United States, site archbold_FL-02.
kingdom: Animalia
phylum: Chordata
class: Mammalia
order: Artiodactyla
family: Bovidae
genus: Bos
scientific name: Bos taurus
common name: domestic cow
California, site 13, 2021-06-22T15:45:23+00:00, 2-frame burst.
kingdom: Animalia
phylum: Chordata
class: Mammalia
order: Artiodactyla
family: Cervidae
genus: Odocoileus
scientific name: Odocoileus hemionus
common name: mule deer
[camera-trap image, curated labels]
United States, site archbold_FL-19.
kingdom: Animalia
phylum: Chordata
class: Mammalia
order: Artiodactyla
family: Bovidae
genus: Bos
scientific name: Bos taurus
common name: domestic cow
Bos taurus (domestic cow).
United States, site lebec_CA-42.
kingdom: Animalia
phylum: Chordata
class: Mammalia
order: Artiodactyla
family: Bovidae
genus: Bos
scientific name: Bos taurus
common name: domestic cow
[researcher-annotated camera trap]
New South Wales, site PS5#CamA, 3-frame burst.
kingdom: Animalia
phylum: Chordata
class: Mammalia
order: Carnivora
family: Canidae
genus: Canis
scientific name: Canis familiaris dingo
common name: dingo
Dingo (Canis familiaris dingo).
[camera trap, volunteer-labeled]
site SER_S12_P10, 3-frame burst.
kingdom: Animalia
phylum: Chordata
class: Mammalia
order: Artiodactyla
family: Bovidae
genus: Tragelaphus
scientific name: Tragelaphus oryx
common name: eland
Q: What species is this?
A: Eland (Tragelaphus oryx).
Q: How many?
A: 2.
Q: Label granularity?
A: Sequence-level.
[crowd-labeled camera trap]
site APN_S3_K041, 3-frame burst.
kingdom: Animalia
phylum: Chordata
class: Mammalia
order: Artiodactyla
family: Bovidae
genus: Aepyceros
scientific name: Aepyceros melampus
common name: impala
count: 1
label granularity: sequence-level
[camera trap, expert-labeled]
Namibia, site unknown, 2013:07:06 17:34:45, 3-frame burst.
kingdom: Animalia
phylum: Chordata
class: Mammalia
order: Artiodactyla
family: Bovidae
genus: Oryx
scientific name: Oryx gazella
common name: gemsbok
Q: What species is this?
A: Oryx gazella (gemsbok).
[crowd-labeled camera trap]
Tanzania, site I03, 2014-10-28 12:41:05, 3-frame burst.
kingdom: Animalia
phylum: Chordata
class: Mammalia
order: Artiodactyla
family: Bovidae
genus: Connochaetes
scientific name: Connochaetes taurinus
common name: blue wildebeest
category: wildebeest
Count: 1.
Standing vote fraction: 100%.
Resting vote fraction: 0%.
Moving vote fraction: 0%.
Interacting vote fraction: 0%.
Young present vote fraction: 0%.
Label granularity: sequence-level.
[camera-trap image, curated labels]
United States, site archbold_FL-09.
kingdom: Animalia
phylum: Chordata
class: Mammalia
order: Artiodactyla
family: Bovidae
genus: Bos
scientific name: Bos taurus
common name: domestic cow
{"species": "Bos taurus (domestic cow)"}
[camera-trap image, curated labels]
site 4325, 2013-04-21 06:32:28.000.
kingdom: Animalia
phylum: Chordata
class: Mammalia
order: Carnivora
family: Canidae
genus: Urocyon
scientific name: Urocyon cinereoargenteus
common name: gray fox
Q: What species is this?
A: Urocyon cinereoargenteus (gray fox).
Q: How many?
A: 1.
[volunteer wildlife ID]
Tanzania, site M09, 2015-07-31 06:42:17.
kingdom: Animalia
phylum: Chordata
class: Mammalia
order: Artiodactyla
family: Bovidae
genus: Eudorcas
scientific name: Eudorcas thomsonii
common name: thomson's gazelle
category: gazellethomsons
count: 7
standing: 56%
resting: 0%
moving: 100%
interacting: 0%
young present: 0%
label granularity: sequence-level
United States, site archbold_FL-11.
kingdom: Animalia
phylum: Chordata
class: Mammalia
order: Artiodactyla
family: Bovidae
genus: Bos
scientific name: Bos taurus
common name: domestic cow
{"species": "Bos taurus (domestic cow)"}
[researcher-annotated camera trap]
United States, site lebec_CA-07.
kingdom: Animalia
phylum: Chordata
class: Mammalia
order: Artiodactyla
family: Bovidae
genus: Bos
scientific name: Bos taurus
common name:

|---|

**Try it:** Would you reproduce the entire listing, keeping every line as it is?

**Written reply:**
United States, site archbold_FL-02.
kingdom: Animalia
phylum: Chordata
class: Mammalia
order: Artiodactyla
family: Bovidae
genus: Bos
scientific name: Bos taurus
common name: domestic cow
California, site 13, 2021-06-22T15:45:23+00:00, 2-frame burst.
kingdom: Animalia
phylum: Chordata
class: Mammalia
order: Artiodactyla
family: Cervidae
genus: Odocoileus
scientific name: Odocoileus hemionus
common name: mule deer
[camera-trap image, curated labels]
United States, site archbold_FL-19.
kingdom: Animalia
phylum: Chordata
class: Mammalia
order: Artiodactyla
family: Bovidae
genus: Bos
scientific name: Bos taurus
common name: domestic cow
Bos taurus (domestic cow).
United States, site lebec_CA-42.
kingdom: Animalia
phylum: Chordata
class: Mammalia
order: Artiodactyla
family: Bovidae
genus: Bos
scientific name: Bos taurus
common name: domestic cow
[researcher-annotated camera trap]
New South Wales, site PS5#CamA, 3-frame burst.
kingdom: Animalia
phylum: Chordata
class: Mammalia
order: Carnivora
family: Canidae
genus: Canis
scientific name: Canis familiaris dingo
common name: dingo
Dingo (Canis familiaris dingo).
[camera trap, volunteer-labeled]
site SER_S12_P10, 3-frame burst.
kingdom: Animalia
phylum: Chordata
class: Mammalia
order: Artiodactyla
family: Bovidae
genus: Tragelaphus
scientific name: Tragelaphus oryx
common name: eland
Q: What species is this?
A: Eland (Tragelaphus oryx).
Q: How many?
A: 2.
Q: Label granularity?
A: Sequence-level.
[crowd-labeled camera trap]
site APN_S3_K041, 3-frame burst.
kingdom: Animalia
phylum: Chordata
class: Mammalia
order: Artiodactyla
family: Bovidae
genus: Aepyceros
scientific name: Aepyceros melampus
common name: impala
count: 1
label granularity: sequence-level
[camera trap, expert-labeled]
Namibia, site unknown, 2013:07:06 17:34:45, 3-frame burst.
kingdom: Animalia
phylum: Chordata
class: Mammalia
order: Artiodactyla
family: Bovidae
genus: Oryx
scientific name: Oryx gazella
common name: gemsbok
Q: What species is this?
A: Oryx gazella (gemsbok).
[crowd-labeled camera trap]
Tanzania, site I03, 2014-10-28 12:41:05, 3-frame burst.
kingdom: Animalia
phylum: Chordata
class: Mammalia
order: Artiodactyla
family: Bovidae
genus: Connochaetes
scientific name: Connochaetes taurinus
common name: blue wildebeest
category: wildebeest
Count: 1.
Standing vote fraction: 100%.
Resting vote fraction: 0%.
Moving vote fraction: 0%.
Interacting vote fraction: 0%.
Young present vote fraction: 0%.
Label granularity: sequence-level.
[camera-trap image, curated labels]
United States, site archbold_FL-09.
kingdom: Animalia
phylum: Chordata
class: Mammalia
order: Artiodactyla
family: Bovidae
genus: Bos
scientific name: Bos taurus
common name: domestic cow
{"species": "Bos taurus (domestic cow)"}
[camera-trap image, curated labels]
site 4325, 2013-04-21 06:32:28.000.
kingdom: Animalia
phylum: Chordata
class: Mammalia
order: Carnivora
family: Canidae
genus: Urocyon
scientific name: Urocyon cinereoargenteus
common name: gray fox
Q: What species is this?
A: Urocyon cinereoargenteus (gray fox).
Q: How many?
A: 1.
[volunteer wildlife ID]
Tanzania, site M09, 2015-07-31 06:42:17.
kingdom: Animalia
phylum: Chordata
class: Mammalia
order: Artiodactyla
family: Bovidae
genus: Eudorcas
scientific name: Eudorcas thomsonii
common name: thomson's gazelle
category: gazellethomsons
count: 7
standing: 56%
resting: 0%
moving: 100%
interacting: 0%
young present: 0%
label granularity: sequence-level
United States, site archbold_FL-11.
kingdom: Animalia
phylum: Chordata
class: Mammalia
order: Artiodactyla
family: Bovidae
genus: Bos
scientific name: Bos taurus
common name: domestic cow
{"species": "Bos taurus (domestic cow)"}
[researcher-annotated camera trap]
United States, site lebec_CA-07.
kingdom: Animalia
phylum: Chordata
class: Mammalia
order: Artiodactyla
family: Bovidae
genus: Bos
scientific name: Bos taurus
common name:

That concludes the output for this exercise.